If you are truly creative, you sure can make up a lot more variations on the Game of Life.
Well, I have few books on problem solving. But how helpful are they when I have a problem with only one solution?
If you search for an answer to a problem and copy it, you have learned nothing.
If you solve the problem on your own, you have learned something. It doesn't matter if 100,000 people have already solved that problem -- you used your problem solving abilities to produce a solution. You have expanded your own abilities, at least a bit, and proven that you can think. Plus, you now understand that bubble sort, and possibly why it works and why it's inefficient for large data sets.
You appear to have a complete lack of understanding of what professional programmers do.
The short answer is we solve business problems. It doesn't matter if the program is a game, a commercial web site, a management application, or an esoteric laboratory tool -- it's a business problem in the most basic terms. The programmer is paid to achieve a goal, not to solve complex problems and reach enlightenment.

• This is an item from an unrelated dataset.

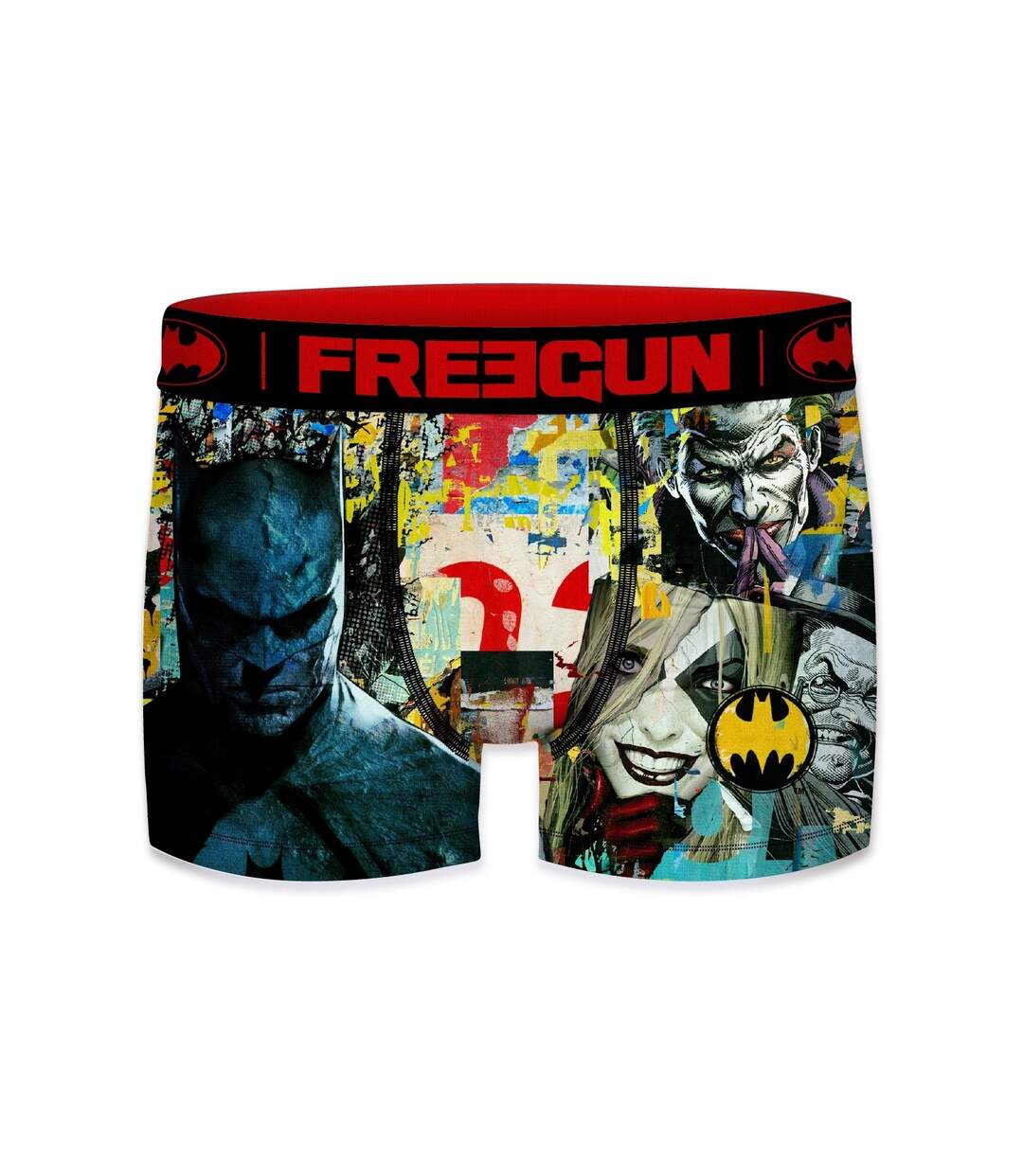 Boxer Homme DC-Comics, Caleçon Homme Batman, Originale et Respirant (Lot de 2)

It's not always cool, it's not always sexy. Mostly it's not. Programming can be grunt work, frustrating grunt work.
Sure, if I need a bubble sort, or a shell or quick sort -- I copy it. Or use a library. Why? Because I'm long past the learning stage and have written dozens of sorts to solve immediate problems. I learned those lessons decades ago and there is no value to my employer for me to write one.
When I make pizza, I don't use a recipe. Why? Because I've made thousands of pizzas and I make one without having to think about what I'm doing. I solve the immediate problem (needing a pizza) using the tools (ingredients) I have at hand utilizing my experience.
Here's a food analogy for you: Do you expect to be a master chef from the first day? Or a concert violinist? No. First you have to learn to make the standard sauces. First you have to practice scales. There is only one way to do these things, and you have to learn to do them right and repeatably, before anyone will pay to eat your cooking or listen to your performance. That there is only one way to do these things is actually a feature, because it allows you to check that you're doing them right. If you don't think doing them right is important, you are in the wrong degree program. Perhaps sociology...
The library of algorithms in Java will take you only so far, just as a recipe book will only take a master chef so far. Following a recipe makes you a cook, but not a chef. Using only the pre-written algorithms makes you a junior programmer, not a principal engineer.
If you don't like all this learning and practicing, better find a new career path quick, before you have spent too much time and money on CS.
Even with GoL, there are multiple possible approaches. The 4 loop algorithm you mention doesn't scale to dimensions higher than 2, nor does it work too well for hexagonal packing (where the grid is a honeycomb pattern, rather than a rectilinear layout.
Possible other implementations include using a neighbourhood list, and recursion (to handle arbitrary dimensioned rectilinear layouts).
What are the performance tradeoffs for each of these algorithms?